*Work to be completed*: Reproduce the lines of the records verbatim, starting at the line that contains "How distanced is" and ending at the last line of the records, both included.
--- START Data for the task ---
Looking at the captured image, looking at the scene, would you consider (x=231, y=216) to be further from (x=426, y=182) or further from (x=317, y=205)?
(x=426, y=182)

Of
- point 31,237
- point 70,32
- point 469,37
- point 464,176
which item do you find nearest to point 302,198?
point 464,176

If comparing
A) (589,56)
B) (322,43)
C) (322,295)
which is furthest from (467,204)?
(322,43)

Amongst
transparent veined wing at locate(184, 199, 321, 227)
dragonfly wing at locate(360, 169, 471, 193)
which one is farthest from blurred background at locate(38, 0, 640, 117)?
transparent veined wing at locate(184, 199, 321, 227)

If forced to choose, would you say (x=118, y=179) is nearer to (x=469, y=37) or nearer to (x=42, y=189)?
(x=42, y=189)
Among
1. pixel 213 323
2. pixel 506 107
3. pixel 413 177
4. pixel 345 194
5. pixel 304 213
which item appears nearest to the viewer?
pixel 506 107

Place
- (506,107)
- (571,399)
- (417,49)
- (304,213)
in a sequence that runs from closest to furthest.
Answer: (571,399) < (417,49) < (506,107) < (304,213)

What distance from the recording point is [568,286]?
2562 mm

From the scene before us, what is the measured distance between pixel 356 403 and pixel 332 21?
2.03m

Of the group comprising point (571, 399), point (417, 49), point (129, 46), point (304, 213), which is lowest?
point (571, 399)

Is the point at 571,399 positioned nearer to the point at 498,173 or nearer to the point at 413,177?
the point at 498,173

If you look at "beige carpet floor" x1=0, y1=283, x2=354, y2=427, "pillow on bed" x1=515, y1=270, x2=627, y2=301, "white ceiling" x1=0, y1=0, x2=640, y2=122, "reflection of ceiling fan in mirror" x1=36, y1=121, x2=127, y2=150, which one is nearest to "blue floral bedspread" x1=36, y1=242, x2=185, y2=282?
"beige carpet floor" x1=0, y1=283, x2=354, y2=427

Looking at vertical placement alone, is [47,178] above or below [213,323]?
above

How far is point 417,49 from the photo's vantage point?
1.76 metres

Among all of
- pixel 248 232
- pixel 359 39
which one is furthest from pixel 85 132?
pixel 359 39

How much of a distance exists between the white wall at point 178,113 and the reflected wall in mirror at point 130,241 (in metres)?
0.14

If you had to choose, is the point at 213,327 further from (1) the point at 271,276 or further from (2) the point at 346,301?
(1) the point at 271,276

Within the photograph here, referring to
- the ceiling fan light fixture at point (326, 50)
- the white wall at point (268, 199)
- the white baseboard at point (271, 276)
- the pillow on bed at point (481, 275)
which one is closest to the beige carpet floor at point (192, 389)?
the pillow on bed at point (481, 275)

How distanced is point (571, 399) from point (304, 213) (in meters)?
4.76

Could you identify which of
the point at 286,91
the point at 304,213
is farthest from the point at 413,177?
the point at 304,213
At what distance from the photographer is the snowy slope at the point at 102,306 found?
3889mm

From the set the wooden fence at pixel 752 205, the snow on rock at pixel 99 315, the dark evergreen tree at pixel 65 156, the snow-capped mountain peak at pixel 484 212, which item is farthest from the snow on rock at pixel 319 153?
--- END Data for the task ---
*Result for this exercise*:
How distanced is point (571, 399) from point (304, 213) (in meters)?
4.76

Could you identify which of
the point at 286,91
the point at 304,213
is farthest from the point at 413,177?
the point at 304,213
At what distance from the photographer is the snowy slope at the point at 102,306 found?
3889mm

From the set the wooden fence at pixel 752 205, the snow on rock at pixel 99 315, the dark evergreen tree at pixel 65 156, the snow-capped mountain peak at pixel 484 212, which item is farthest from the snow on rock at pixel 319 153?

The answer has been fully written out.